ページの抜粋:

>>>

就職前の”身元調査”に関するうわさを耳にしたことがあるでしょうか。あまり大っぴらに語られる話題ではないですが、就職先によっては採用選考のときや内定後に、個人情報についての調査を興信所などを利用して、行われるという情報を聞いたことがある人もいるかもしれません

身元調査の内容は住所・学歴・素行や風評、同居家族の職業や勤務先に関するものと言われることが多いです。特に隠すこともなかったとしても、このようなプライベートな情報を探られるのはあまり気持ちのいいことではないですよね。あるいは、過去に警察にお世話になった経歴や、借金歴がある方もいるかもしれません。こうした場合、身元調査をされて「内定が取り消しになったらどうしよう」と不安感を覚える人もいるでしょう。

さて企業による就職希望者の身元調査は違法なのでは、と疑問に思っている人も多いでしょう。実際にはどうなのでしょうか?

厚生労働省の”公正な採用選考の基本”の中では、本人のもつ適性・能力以外のことを採用の条件にしないことを掲げ、候補者の身元調査は就職差別につながるおそれがある、としています。

残念ながら法律によって明確に禁じているわけではないため、身元調査イコール違法行為とはいえません。しかし採用選考を受ける中で身元調査が行われたと思われる証拠がある場合、ハローワークに報告して調査をしてもらい、企業に対して是正指導を行ってもらうことは可能です。

<<<

データ欄:

>>>

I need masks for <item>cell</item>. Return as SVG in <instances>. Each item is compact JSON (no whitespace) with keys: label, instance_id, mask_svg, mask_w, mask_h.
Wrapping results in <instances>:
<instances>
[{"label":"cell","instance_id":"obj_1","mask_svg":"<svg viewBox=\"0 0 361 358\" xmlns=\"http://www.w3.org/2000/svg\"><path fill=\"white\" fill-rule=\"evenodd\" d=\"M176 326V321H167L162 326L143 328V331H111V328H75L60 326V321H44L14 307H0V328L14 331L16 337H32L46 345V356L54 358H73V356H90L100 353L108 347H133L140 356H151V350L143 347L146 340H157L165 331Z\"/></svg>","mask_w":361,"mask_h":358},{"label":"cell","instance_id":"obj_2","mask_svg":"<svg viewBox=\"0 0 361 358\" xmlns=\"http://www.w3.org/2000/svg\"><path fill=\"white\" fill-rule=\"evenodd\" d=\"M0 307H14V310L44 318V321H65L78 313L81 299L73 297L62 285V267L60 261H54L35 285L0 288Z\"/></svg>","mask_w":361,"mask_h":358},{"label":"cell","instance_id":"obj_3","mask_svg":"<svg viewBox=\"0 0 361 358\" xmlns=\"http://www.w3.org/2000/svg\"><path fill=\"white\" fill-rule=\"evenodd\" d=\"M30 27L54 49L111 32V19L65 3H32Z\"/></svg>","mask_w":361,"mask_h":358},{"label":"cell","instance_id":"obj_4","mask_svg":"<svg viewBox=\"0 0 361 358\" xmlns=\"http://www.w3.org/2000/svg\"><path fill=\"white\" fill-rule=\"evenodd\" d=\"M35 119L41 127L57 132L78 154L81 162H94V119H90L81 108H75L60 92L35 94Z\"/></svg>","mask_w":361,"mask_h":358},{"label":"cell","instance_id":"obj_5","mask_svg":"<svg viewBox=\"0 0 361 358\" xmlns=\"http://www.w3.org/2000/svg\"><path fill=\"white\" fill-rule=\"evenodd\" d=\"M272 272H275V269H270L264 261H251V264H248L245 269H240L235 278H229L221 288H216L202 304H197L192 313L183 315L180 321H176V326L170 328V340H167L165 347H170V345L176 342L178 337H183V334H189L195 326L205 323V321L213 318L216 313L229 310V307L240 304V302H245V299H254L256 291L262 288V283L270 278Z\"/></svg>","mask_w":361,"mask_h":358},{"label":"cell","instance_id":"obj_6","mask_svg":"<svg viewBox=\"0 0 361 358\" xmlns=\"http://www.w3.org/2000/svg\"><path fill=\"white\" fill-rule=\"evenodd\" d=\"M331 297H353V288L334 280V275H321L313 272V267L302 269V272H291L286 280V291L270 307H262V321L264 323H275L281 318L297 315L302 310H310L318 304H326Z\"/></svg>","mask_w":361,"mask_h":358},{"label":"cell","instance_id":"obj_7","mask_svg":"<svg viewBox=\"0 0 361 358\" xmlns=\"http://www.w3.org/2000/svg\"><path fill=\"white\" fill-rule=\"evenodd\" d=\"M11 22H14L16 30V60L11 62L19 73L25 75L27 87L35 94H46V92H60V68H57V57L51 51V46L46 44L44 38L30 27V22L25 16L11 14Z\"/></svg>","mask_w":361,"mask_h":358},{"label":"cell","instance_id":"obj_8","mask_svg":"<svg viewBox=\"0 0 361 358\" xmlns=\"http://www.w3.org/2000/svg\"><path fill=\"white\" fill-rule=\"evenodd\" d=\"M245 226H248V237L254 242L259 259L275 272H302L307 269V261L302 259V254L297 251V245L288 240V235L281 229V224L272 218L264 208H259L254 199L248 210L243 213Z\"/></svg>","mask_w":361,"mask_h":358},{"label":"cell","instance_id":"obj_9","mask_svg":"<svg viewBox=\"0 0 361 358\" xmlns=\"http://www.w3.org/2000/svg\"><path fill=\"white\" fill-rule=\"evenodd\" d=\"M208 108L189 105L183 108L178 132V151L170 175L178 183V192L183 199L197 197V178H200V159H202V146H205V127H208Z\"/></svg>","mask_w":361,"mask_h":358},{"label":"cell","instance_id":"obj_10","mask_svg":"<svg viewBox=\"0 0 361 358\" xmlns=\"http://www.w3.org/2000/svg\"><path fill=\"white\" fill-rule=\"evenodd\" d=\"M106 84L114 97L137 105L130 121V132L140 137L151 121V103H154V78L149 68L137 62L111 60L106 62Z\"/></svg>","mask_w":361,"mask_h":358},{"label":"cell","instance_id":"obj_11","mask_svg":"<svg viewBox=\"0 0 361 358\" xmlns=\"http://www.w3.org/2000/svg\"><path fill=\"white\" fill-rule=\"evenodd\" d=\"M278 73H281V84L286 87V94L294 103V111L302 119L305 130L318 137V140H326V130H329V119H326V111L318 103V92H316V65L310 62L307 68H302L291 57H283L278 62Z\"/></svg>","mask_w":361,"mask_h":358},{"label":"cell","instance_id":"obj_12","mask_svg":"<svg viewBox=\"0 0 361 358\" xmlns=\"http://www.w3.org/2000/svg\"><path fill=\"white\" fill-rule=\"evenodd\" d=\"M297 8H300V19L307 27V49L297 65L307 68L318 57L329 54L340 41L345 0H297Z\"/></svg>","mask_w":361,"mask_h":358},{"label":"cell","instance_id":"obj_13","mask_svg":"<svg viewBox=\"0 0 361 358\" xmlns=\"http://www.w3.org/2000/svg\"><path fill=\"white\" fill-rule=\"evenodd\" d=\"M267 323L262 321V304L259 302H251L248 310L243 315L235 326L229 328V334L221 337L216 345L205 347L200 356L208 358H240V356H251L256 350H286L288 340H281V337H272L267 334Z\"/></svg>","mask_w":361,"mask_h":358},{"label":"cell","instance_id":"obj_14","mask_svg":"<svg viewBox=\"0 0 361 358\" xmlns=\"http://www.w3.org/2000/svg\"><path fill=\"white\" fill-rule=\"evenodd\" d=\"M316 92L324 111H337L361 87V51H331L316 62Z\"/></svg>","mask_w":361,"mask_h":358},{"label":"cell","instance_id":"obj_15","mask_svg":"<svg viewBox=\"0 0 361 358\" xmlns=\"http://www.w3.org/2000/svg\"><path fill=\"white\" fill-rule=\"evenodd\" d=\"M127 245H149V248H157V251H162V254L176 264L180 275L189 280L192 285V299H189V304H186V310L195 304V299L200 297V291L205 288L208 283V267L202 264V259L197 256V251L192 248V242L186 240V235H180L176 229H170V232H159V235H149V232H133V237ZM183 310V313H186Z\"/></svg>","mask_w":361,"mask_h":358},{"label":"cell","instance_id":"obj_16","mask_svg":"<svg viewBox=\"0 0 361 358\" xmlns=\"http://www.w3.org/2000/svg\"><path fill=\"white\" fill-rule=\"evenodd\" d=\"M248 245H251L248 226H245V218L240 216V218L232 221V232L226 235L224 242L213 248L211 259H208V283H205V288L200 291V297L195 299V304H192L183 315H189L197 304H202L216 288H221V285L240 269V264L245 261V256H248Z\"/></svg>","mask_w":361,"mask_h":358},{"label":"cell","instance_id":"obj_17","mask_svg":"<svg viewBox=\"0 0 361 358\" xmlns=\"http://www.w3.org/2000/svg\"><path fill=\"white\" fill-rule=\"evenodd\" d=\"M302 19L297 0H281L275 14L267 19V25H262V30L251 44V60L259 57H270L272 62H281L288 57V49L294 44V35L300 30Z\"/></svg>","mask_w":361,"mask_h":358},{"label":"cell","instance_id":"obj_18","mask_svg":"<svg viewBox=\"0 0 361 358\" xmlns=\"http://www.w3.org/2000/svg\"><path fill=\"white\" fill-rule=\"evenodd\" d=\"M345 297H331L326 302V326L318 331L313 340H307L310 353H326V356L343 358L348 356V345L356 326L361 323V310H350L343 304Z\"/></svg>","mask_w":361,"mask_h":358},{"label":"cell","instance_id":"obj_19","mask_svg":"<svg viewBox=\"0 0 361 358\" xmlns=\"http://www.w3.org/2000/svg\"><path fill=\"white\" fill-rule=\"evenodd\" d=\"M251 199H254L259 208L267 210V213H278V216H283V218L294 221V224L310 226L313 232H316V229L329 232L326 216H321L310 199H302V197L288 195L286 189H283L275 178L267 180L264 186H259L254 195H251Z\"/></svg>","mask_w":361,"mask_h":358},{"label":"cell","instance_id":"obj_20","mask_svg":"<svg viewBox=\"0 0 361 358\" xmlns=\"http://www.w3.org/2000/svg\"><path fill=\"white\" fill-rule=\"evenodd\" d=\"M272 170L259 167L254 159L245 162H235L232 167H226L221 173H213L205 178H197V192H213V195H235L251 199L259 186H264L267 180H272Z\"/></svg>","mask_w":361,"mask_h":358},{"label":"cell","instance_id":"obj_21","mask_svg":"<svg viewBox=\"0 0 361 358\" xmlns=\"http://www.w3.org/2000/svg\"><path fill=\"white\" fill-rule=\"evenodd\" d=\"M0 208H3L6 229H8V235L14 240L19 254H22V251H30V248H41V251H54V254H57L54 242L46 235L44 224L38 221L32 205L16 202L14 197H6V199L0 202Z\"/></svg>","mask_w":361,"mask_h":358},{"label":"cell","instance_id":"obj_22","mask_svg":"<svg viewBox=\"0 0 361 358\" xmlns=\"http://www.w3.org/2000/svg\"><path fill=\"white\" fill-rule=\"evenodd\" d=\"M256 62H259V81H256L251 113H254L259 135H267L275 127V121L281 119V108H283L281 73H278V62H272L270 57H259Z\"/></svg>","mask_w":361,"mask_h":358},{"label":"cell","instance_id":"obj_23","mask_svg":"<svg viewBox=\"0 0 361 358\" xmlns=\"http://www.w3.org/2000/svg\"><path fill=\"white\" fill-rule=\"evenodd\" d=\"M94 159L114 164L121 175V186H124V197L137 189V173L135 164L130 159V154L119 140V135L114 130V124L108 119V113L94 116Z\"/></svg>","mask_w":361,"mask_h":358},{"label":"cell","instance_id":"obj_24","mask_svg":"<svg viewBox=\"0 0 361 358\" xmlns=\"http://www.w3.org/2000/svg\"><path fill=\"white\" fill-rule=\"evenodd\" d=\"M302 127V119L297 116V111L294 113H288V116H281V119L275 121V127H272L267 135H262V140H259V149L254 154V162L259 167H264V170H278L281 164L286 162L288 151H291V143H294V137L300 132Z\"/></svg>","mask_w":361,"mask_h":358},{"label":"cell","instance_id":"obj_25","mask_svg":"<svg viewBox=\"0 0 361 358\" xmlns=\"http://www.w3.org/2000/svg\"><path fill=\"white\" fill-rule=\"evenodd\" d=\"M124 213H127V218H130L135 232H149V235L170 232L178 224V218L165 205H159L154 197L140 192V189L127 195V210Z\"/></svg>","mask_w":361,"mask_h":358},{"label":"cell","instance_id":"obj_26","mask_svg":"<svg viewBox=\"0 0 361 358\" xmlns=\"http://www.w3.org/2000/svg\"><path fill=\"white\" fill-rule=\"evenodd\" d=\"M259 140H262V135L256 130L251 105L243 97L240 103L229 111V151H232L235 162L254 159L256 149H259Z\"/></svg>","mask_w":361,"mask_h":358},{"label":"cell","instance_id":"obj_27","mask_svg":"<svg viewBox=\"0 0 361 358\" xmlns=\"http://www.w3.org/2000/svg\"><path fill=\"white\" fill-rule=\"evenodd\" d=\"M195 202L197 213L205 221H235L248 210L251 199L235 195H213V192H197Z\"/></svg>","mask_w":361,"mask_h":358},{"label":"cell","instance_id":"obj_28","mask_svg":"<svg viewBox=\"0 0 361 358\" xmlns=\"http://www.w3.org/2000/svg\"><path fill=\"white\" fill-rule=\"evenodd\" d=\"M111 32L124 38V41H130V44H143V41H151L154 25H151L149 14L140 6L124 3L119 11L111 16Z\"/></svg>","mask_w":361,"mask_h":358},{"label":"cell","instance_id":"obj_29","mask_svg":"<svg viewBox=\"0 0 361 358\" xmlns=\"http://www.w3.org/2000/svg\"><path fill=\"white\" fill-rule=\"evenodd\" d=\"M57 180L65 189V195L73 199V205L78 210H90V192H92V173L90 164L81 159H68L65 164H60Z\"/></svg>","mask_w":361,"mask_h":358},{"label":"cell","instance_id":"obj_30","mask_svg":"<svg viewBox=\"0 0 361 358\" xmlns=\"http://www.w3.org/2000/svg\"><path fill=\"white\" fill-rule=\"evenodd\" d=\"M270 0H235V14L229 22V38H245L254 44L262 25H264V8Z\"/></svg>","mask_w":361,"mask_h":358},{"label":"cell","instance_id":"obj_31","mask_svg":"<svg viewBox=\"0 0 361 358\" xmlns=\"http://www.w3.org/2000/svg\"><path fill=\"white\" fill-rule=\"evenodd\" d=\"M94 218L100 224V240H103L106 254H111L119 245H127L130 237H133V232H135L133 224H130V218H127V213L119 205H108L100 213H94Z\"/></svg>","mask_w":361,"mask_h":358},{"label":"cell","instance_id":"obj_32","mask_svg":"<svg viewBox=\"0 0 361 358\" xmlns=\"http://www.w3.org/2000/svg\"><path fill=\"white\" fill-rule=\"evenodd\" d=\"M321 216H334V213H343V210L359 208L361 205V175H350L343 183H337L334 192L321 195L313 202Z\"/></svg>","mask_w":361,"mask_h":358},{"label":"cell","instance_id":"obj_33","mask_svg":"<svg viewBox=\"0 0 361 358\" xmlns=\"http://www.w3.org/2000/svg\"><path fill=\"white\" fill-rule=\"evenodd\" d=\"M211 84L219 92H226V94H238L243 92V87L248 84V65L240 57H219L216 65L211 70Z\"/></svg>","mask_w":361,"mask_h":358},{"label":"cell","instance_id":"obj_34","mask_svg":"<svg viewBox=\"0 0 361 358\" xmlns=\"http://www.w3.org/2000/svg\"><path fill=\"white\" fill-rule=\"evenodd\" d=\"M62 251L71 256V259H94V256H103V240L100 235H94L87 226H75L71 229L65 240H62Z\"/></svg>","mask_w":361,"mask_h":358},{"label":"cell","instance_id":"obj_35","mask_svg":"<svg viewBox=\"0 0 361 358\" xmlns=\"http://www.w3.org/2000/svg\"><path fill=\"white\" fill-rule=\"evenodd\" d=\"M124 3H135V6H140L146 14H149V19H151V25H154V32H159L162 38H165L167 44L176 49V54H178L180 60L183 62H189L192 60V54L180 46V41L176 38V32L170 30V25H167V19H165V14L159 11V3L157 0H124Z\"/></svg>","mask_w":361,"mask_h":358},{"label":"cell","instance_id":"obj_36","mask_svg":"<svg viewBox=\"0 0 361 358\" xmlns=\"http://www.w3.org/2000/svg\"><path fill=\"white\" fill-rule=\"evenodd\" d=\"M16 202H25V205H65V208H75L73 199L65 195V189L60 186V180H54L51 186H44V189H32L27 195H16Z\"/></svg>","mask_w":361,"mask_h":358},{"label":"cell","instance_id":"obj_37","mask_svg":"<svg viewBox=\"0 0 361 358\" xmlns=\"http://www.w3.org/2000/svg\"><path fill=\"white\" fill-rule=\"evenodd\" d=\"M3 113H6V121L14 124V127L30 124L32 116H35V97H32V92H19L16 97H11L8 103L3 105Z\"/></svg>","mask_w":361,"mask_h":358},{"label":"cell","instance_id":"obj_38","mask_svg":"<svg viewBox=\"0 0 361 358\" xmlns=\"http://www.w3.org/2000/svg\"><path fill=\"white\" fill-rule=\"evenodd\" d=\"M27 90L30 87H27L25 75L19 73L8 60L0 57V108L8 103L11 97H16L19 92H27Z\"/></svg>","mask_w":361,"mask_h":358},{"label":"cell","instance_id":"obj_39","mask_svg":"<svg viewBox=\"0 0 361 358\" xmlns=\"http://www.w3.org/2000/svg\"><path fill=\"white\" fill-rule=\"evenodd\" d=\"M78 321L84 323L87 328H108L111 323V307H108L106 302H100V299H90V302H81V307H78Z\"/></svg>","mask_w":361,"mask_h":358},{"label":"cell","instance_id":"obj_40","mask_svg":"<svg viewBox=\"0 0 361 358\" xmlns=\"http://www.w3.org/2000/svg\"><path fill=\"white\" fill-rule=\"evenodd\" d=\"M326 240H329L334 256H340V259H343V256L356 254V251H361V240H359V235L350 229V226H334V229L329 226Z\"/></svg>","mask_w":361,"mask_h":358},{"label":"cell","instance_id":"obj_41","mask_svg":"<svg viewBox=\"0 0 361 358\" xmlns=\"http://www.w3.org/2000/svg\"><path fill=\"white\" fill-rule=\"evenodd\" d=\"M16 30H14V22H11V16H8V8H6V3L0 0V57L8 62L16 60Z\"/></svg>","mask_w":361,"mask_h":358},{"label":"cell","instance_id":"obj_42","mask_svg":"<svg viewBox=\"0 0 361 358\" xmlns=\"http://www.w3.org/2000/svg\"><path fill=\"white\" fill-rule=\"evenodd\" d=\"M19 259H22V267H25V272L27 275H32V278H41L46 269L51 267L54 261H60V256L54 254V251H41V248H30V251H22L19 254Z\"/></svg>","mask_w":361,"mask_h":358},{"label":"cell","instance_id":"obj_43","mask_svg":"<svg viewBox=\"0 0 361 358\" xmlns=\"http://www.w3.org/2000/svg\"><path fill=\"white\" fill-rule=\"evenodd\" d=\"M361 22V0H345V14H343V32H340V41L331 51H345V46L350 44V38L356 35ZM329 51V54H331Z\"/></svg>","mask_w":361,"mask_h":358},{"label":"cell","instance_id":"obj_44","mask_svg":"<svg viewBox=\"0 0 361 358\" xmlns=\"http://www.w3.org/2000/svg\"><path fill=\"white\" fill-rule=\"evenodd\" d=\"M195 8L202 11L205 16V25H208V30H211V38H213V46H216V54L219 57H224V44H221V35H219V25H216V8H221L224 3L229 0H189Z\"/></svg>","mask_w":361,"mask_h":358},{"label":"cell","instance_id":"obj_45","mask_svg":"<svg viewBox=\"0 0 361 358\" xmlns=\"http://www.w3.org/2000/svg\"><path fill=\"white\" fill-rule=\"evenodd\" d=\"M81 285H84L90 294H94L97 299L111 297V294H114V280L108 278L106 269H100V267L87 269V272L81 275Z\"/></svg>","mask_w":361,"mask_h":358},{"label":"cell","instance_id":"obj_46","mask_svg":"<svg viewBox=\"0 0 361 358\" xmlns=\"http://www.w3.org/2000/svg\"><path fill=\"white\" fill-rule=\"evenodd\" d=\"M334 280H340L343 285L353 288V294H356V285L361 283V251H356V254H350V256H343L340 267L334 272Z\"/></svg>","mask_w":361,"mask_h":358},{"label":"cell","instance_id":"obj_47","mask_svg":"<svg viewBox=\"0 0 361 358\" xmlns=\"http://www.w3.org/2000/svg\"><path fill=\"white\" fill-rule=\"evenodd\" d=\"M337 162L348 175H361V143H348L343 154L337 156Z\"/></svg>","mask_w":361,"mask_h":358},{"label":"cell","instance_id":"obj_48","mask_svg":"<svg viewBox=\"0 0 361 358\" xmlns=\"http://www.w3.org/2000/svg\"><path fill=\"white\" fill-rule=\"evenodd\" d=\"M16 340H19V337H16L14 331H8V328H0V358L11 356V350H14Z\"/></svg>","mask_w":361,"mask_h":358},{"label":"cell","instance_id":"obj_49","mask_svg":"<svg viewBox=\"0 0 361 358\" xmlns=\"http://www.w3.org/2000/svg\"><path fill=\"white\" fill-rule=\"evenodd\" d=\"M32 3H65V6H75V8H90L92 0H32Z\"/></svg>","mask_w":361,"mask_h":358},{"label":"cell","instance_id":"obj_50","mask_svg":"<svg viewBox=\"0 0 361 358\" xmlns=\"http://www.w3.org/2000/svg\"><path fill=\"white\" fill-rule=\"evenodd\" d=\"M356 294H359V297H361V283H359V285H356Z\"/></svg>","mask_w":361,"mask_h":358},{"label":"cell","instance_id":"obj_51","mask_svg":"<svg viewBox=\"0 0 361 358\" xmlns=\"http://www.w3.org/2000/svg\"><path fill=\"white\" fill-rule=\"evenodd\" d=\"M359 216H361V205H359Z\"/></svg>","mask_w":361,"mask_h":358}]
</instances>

<<<

演習の目的: 身元調査に関する本文のうち、「身元調査の内容は住所・学歴・」と「実際にはどうなのでしょうか?」の間の部分を、両端の語句も含めて一字一句そのまま書き写してください。 項目は本文とは別の資料です。

課題への解答:
身元調査の内容は住所・学歴・素行や風評、同居家族の職業や勤務先に関するものと言われることが多いです。特に隠すこともなかったとしても、このようなプライベートな情報を探られるのはあまり気持ちのいいことではないですよね。あるいは、過去に警察にお世話になった経歴や、借金歴がある方もいるかもしれません。こうした場合、身元調査をされて「内定が取り消しになったらどうしよう」と不安感を覚える人もいるでしょう。

さて企業による就職希望者の身元調査は違法なのでは、と疑問に思っている人も多いでしょう。実際にはどうなのでしょうか?